=== Teks Halaman ===

Koordinator Advokasi BPJS Watch Timboel Siregar menilai, penanganan medis yang dilakukan dokter tak hanya menjadi satu-satunya persoalan yang membuat defisit BPJS Kesehatan terus terjadi.

Ada faktor politis yang turut mengakibatkan defisit terus terjadi.

Ia mengatakan, iuran yang dibayar peserta merupakan sumber penerimaan utama BPJS Kesehatan.

Dewan Jaminan Sosial Nasional (DJSN) pada tahun 2014 saat itu telah menghitung iuran yang harus dibayarkan peserta sebesar Rp 27.000.

Namun, saat itu, Presiden keenam Susilo Bambang Yudhoyono melalui Menteri Keuangan Agus Martowardojo menetapkan iuran sebesar Rp 19.225.

“Artinya terjadi gap. Iuran ini tidak cocok untuk mengoperasikan JKN ini. Ini soal politik anggaran,” kata Timboel dalam sebuah diskusi di kawasan Menteng, Jakarta Pusat, pada 1 Desember lalu.

Persoalan serupa terjadi pada 2016. Saat itu DJSN menetapkan iuran yang harus dibayarkan sebesar Rp 36.000.

Namun, Presiden Joko Widodo melalui Menteri Keuangan Sri Mulyani memutuskan iuran sebesar Rp 23.000.

Timboel meyakini, pemerintah tahu bahwa potensi defisit anggaran akan terus terjadi lantaran besaran penerimaan yang diharapkan tidak sesuai dengan ekspektasi yang ditargetkan DJSN.

Sementara di sisi lain, setiap tahun terjadi peningkatan pengeluaran yang harus dibayarkan BPJS Kesehatan.

“Di dalam RKAT, pendapatan untuk 2019 sekitar Rp 88,8 triliun, sedangkan pembiayaannya sekitar Rp 102,02 triliun. Dengan carry over 2018 ke 2019, defisit Rp 9,15 triliun, maka dari sisi penganggaran saja BPJS sudah mengatakan kami defisit,” kata dia.

Namun, persoalan iuran tak berhenti di sana. Tidak sedikit dari peserta penerima jaminan kesehatan yang menunggak pembayaran.

Hingga 30 Juni lalu, BPJS Watch mencatat, masih ada Rp 3,4 triliun iuran yang belum dibayar.

Kontribusi utang terbesar berasal dari peserta mandiri kelas 2 dan 3 sebesar Rp 2,4 triliun, perusahaan swasta Rp 600 miliar, dan pemerintah daerah yang tidak membayar jaminan kesehatan daerah (Jamkesda) sebesar Rp 400 miliar.

Soal ketidakpatuhan ini juga diamini Direktur The SMERU Research Institute Widjajanti Isdijoso.

Di tengah peningkatan keikutsertaan masyarakat terhadap BPJS Kesehatan, hal itu tidak diikuti dengan peningkatan kepatuhan dalam pembayaran premi.

The SMERU Research Institute mencatat, saat ini sudah lebih dari 200 juta penduduk Indonesia yang terdaftar di dalam program kepesertaan BPJS Kesehatan. Bila dipresentasekan, jumlahnya mencapai 83 persen dari total penduduk.

===

* _Petunjuk Pengerjaan_
A - Menurut teks tentang defisit BPJS Kesehatan, berapa besar iuran peserta yang dihitung DJSN pada tahun 2014?
B - Kutip bagian teks tentang defisit BPJS Kesehatan antara "Timboel meyakini, pemerintah" dan "yang ditargetkan DJSN.", termasuk kedua batas tersebut.

=== Baris Data ===

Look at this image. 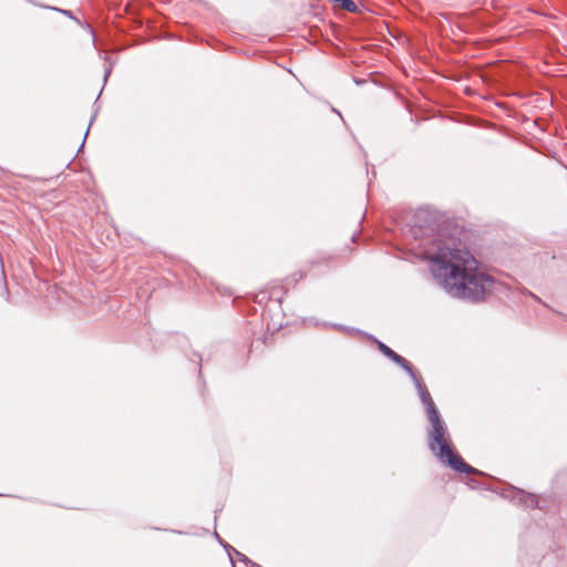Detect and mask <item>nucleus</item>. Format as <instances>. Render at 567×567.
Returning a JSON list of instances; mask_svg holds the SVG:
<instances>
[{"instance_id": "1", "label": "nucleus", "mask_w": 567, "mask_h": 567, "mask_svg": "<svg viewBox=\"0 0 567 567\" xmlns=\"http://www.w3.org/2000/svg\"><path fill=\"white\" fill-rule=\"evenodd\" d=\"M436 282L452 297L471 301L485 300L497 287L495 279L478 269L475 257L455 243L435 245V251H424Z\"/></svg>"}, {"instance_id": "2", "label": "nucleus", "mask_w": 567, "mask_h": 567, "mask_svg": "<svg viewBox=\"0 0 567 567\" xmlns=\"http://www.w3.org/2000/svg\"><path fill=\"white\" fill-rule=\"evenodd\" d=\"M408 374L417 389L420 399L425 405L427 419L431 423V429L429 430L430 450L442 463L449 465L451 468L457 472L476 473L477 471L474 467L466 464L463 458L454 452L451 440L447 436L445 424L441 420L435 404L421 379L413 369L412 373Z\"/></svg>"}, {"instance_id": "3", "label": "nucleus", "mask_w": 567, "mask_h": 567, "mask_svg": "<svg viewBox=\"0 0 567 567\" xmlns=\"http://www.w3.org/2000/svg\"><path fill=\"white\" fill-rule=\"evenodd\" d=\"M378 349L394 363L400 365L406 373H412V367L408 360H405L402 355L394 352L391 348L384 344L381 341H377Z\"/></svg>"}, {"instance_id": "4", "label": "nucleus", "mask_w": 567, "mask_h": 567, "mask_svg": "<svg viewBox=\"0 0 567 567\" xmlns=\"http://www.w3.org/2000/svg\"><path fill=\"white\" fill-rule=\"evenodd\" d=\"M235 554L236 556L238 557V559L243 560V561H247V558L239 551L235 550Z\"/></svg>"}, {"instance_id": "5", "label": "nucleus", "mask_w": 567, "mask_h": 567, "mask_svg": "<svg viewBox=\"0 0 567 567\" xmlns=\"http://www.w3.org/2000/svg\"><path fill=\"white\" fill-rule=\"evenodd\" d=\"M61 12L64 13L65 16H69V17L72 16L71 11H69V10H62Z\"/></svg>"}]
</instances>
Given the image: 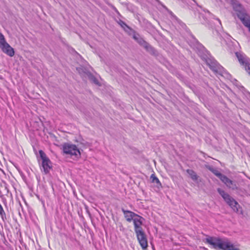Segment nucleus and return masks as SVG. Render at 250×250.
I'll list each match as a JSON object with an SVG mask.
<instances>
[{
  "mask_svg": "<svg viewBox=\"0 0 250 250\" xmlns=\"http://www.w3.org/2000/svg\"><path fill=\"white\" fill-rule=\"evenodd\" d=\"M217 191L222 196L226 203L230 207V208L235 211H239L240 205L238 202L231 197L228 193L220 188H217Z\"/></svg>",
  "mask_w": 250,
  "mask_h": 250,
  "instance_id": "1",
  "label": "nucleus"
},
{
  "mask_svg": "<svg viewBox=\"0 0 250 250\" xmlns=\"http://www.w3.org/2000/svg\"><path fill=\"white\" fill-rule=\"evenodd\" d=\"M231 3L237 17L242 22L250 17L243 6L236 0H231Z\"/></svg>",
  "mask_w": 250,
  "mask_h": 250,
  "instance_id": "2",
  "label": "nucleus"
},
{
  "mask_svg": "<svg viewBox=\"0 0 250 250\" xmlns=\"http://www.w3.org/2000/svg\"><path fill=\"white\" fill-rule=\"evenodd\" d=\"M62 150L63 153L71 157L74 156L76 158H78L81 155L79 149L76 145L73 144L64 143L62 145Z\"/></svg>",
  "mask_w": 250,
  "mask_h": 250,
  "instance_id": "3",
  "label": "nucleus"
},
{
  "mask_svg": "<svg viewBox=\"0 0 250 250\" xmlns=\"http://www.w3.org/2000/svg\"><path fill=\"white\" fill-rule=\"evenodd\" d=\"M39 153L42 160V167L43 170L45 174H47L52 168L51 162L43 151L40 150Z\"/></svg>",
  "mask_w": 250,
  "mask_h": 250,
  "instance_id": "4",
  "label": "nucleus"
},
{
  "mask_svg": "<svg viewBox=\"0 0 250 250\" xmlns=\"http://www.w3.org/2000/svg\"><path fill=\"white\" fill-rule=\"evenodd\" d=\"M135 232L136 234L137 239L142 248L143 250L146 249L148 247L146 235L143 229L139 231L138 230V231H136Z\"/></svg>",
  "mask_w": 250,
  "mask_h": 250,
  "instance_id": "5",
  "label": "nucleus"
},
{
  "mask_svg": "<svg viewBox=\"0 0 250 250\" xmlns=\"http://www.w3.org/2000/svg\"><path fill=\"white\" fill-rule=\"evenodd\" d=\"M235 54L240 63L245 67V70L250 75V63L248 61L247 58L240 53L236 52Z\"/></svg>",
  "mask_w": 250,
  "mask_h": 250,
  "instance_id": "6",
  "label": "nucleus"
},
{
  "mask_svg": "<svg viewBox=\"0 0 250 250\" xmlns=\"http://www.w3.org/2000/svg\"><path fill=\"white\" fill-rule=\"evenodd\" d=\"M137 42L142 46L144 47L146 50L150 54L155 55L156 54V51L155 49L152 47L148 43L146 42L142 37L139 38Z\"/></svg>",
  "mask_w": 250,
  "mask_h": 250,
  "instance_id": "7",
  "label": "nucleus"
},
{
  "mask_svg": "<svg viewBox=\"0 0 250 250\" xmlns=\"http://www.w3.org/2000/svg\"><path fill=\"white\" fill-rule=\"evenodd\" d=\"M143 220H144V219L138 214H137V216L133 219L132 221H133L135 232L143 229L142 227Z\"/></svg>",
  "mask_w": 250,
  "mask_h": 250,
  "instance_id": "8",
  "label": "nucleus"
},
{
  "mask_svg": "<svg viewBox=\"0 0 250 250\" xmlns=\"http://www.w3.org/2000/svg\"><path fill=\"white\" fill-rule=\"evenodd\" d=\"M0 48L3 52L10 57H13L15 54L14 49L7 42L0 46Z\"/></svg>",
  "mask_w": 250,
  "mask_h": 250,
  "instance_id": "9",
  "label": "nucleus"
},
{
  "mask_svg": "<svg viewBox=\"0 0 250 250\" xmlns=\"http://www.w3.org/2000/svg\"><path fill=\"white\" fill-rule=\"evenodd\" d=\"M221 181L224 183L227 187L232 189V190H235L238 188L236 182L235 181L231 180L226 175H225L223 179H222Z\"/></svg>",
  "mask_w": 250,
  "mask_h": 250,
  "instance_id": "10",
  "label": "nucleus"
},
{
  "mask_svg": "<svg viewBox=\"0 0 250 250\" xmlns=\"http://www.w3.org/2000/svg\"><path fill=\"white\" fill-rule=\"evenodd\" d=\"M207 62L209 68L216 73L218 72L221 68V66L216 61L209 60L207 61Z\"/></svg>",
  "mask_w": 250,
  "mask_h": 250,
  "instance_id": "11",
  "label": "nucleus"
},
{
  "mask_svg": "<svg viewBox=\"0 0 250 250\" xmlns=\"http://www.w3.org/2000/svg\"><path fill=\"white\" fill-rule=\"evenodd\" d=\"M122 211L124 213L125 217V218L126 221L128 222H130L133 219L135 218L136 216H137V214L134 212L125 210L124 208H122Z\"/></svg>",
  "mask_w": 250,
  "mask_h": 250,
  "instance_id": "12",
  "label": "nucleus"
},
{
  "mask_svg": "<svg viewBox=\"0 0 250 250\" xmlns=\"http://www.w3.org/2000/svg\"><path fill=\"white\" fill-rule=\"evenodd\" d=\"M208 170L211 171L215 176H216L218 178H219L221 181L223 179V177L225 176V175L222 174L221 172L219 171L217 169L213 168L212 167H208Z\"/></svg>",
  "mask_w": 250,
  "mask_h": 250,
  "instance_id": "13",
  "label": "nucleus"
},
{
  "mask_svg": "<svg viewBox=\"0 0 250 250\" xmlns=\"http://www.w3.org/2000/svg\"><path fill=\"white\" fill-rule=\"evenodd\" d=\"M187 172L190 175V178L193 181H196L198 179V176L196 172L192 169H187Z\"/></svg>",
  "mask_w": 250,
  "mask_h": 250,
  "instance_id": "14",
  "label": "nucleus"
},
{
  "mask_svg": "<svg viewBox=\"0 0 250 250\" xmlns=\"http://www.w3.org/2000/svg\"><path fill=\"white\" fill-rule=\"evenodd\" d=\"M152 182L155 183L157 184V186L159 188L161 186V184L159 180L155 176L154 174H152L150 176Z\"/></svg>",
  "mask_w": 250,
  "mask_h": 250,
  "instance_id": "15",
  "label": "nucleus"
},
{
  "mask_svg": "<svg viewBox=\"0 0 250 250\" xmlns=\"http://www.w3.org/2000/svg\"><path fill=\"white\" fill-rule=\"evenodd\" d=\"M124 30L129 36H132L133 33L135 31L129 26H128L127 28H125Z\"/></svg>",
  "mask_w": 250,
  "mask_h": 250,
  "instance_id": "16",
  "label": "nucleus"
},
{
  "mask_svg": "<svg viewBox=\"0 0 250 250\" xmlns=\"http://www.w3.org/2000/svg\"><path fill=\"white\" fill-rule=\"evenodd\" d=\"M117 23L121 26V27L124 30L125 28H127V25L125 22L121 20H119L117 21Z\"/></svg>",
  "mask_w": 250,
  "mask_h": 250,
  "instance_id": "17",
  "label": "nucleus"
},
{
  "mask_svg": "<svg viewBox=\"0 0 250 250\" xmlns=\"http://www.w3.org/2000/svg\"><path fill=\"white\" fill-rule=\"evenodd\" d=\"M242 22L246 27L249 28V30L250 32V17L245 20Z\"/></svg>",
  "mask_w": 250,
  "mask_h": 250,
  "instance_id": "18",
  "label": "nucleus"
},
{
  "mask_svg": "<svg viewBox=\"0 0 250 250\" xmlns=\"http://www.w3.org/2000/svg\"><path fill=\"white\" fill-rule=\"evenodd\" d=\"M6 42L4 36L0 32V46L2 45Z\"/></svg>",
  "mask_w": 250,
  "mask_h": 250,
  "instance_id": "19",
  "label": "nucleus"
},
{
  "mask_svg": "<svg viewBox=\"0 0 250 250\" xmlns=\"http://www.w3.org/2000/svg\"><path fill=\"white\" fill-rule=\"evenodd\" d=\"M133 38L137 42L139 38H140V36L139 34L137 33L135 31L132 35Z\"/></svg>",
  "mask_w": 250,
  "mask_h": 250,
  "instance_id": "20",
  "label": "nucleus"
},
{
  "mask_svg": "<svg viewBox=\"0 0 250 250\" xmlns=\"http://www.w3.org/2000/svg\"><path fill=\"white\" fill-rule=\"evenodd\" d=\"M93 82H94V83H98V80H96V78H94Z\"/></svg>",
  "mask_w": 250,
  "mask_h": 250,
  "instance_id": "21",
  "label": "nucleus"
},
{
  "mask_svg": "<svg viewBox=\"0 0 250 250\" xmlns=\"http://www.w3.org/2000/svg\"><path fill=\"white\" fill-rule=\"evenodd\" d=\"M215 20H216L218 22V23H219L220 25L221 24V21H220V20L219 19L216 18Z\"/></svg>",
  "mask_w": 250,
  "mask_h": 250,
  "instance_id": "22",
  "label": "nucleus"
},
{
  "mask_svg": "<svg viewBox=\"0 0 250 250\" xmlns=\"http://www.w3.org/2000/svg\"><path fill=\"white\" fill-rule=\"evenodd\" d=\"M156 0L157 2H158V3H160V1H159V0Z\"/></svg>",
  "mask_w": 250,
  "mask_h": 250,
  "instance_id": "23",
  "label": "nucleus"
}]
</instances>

===

* _Jawaban Tugas_
A - Rp 27.000.

B -
Timboel meyakini, pemerintah tahu bahwa potensi defisit anggaran akan terus terjadi lantaran besaran penerimaan yang diharapkan tidak sesuai dengan ekspektasi yang ditargetkan DJSN.